Mini cable rib swatch

My dollar store comb is by no means as good as the real thing, but it works pretty well for $2 worth of materials. It has a few key issues which make it a little tricker to use than a normal cast on comb. First, the end of the bobby pins are just a little bit too wide, I have to set the bed spacing all the way up to 6 in order to get them to fit through. Second, the bobby pins get in the way of the holes used to hang the weights. And my DIY comb is nowhere near as durable as the steel one. But it works well enough for now.


I can stop whenever I want

I don’t have a knitting machine problem, I could quit right now, I swear.

While working with my Toyota 747 I decided to try and find a ribber for it, which led me to the Ravelry Knitting Machine Sales group. I did not find a Toyota ribber, but I did find someone in Brooklyn who was selling a White/Superba 1602. He was selling it at a reduced price because the electronic selector box was not functioning.

White/Superba 1602

The Superba knitting machines, which were also sold under the brand names White, Singer, and Phildar, are really interesting machines. Instead of a main bed and an optional removable ribbing bed like most Japanese machines, the Superbas have two permanently fixed identical beds. This makes it much easier to get consistent, even ribbing.

Mechanically, the machine is in good shape. Stockinette stitch, ribbing, and jacquard patterning (done by manually moving the needles into place) all work well.

The selector box, which can be seen in Patrick’s photo stream, works by reading stitch patterns off mylar sheets. A photoresistor detects either a light or dark square and sends a signal to the machine which moves the needles accordingly.
In addition to maintaining a comprehensive site on Superba machines, Patrick also was kind enough to supply me with the users manual, service manual, exploded part diagrams, and logic flow charts for the electronics.

As soon as I opened up the machine and took out the circuit boards, it was clear things weren’t working properly:

Broken :(

I superglued the board itself back together, and then used lumps of solder to repair the broken traces. Jumper wires would have been better, but admittedly I was too lazy to get up and find a spool of wire.

Once the traces were repaired, Phooky helped me test the output voltages. Since it takes in 110V mains power, I was nervous to start poking at it by myself. But we only made the electricity arc between the multimeter probes once. Have I mentioned that mains power is kind of terrifying?

Anyway, of the four pins that connect to the card edge, two are tied together to ground, and the other two provide 24v for the motor drive (which feeds the mylar sheets) as 12v for the COP420 microchip.

Speaking of the COP420, my first instinct was to try to get a firmware dump off the chip and try to reverse engineer the firmware. Not that I have any experience doing that, but luckily Trammell does. Unfortunately, he found out that the COP420 is a mask-programmed device, meaning that the program is put into ROM when the chip is created, in contrast to something like the Atmega chips used in Arduinos. If you’re lucky, the “test mode” on the chip was initially enabled, making it possible (if somewhat of a pain) to read out the firmware.

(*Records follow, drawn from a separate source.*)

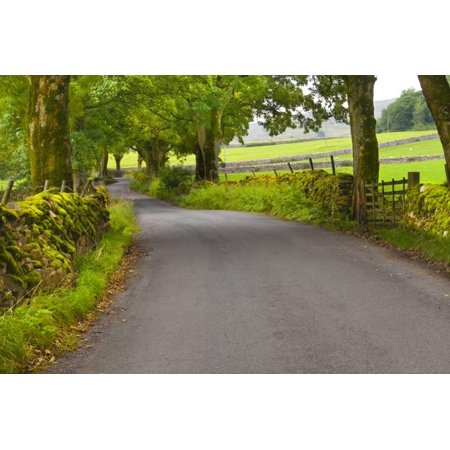 Country Road, Yorkshire Dales National Park, Yorkshire, England, United Kingdom, Europe Print Wall Art By Miles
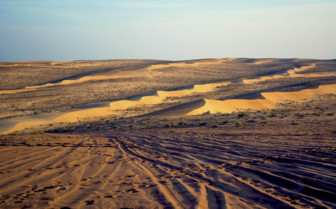 Tracks in the Desert at Wahiba Sands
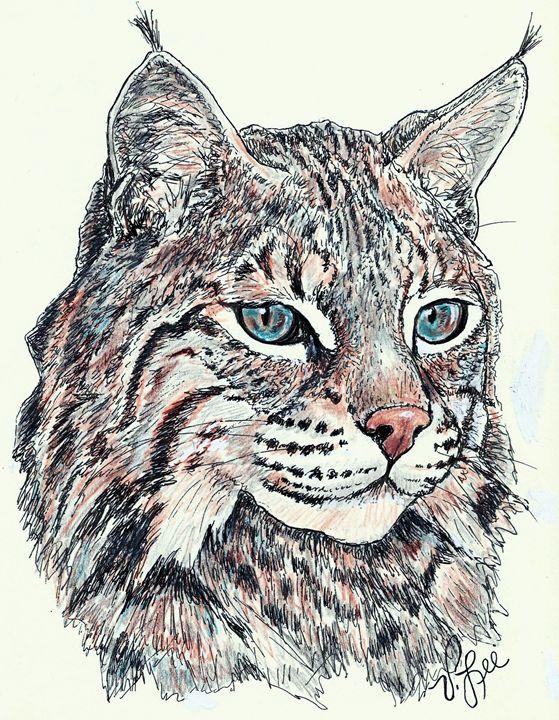 559x720 Bobcat Portrait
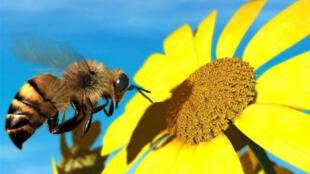 النحل الطنان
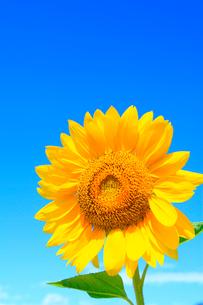 ヒマワリの花と青空の写真素材 [FYI02090164]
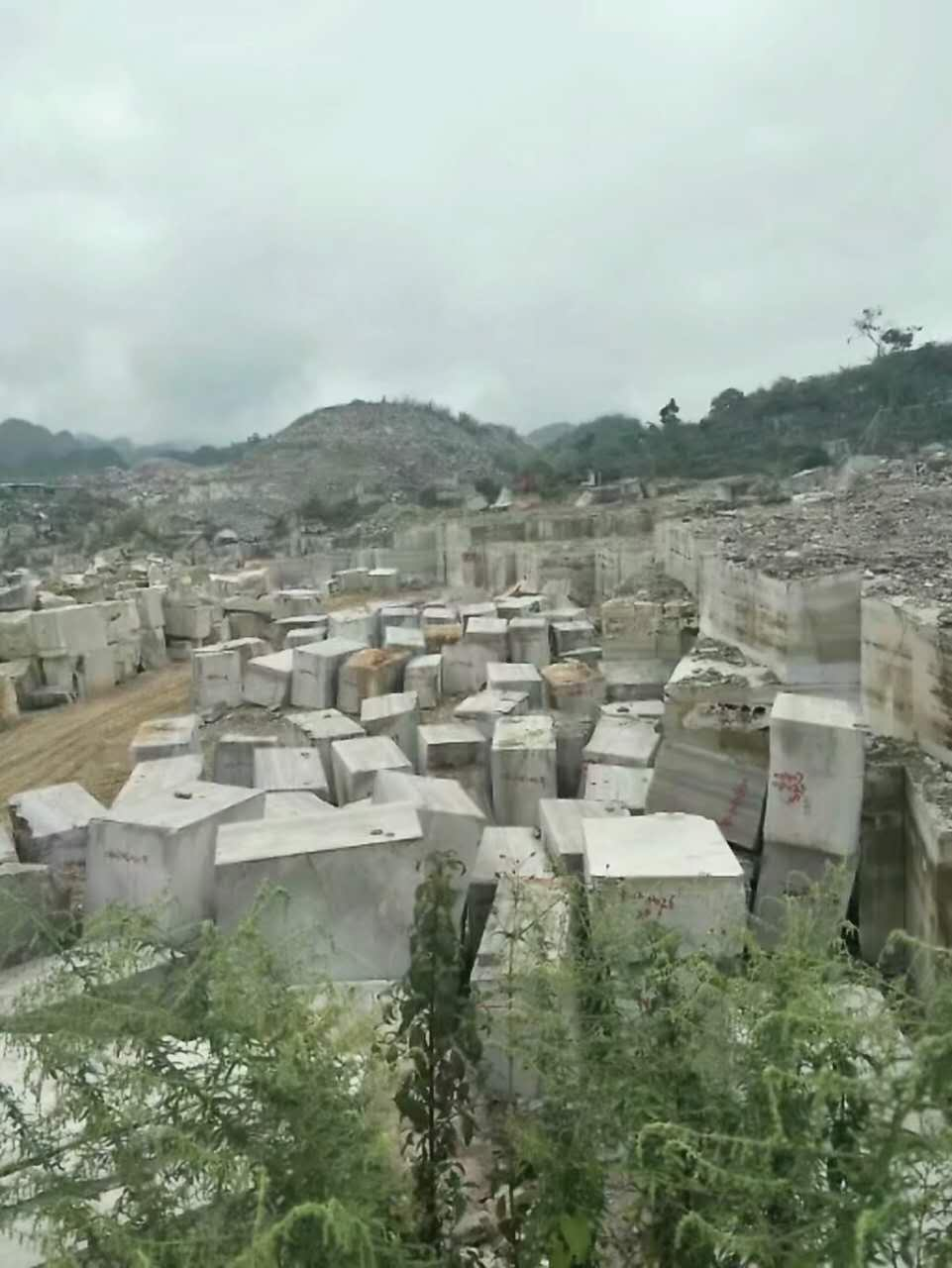 White Wood Marble Quarry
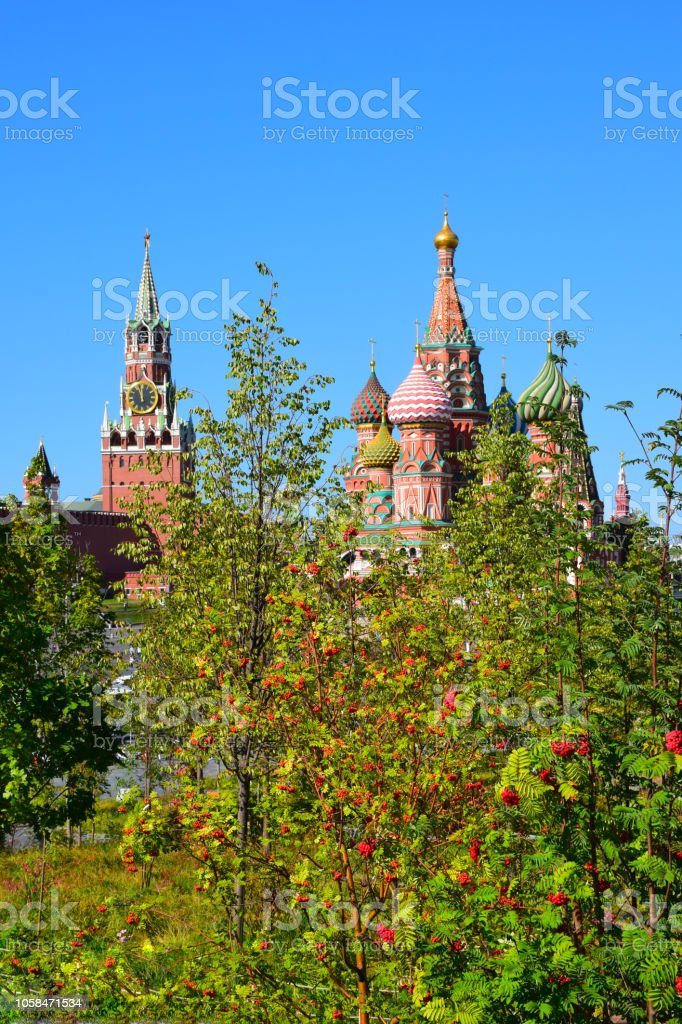 Trees of mountain ash on the background of the cathedral of St. Basil stock photo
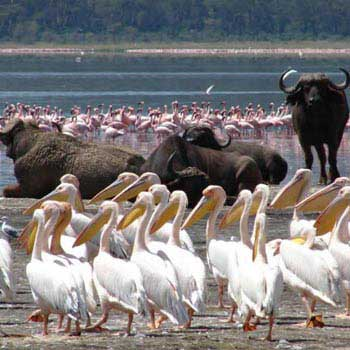 Lake Nakuru & Masai Mara Safari In - 4 Days Tour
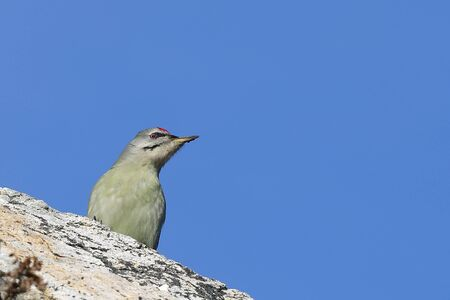 Gray-headed woodpecker (Picus canus) sitting on the rock on blue sky background in sunny autumn day. Reklamní fotografie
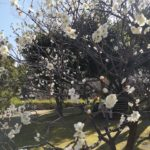 prunier en fleur blanc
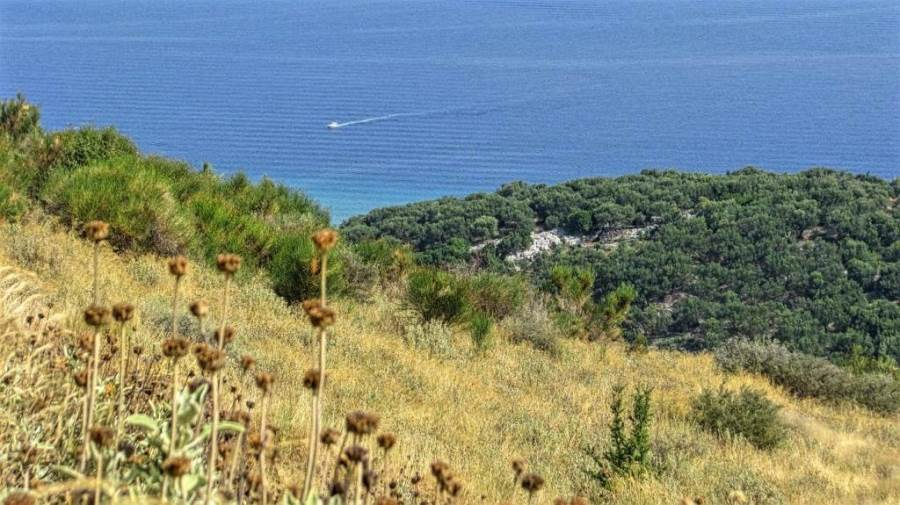 rr2164-roula-rouva-corfu-real-estate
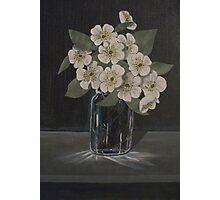 Dark Study of Flowers Photographic Print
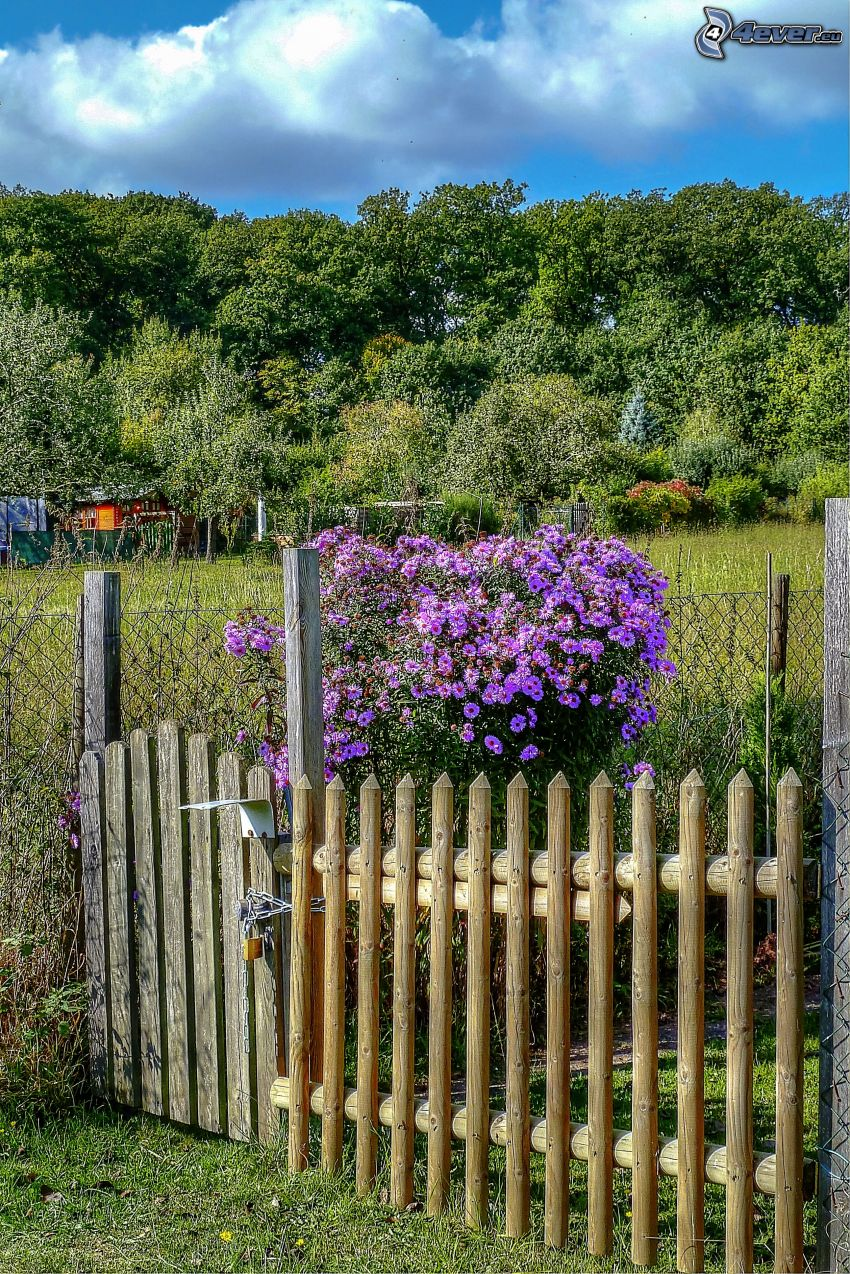 purple flowers, bush, palings, garden, trees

The more I think about it, the more it makes sense just to redesign the selector box from the ground up. Most of the bulk and power of the box is related to the scanning and advancing of the mylar cards, which are adorably archaic but not exactly convenient. A USB interface would be vastly preferable, and would cut down on about 2/3 of the circuit. I need to do some investigating to see if the whole thing could be USB powered, eliminating the need for a separate power cord and bulky transformer.

Yeah, ok, I have a knitting machine problem.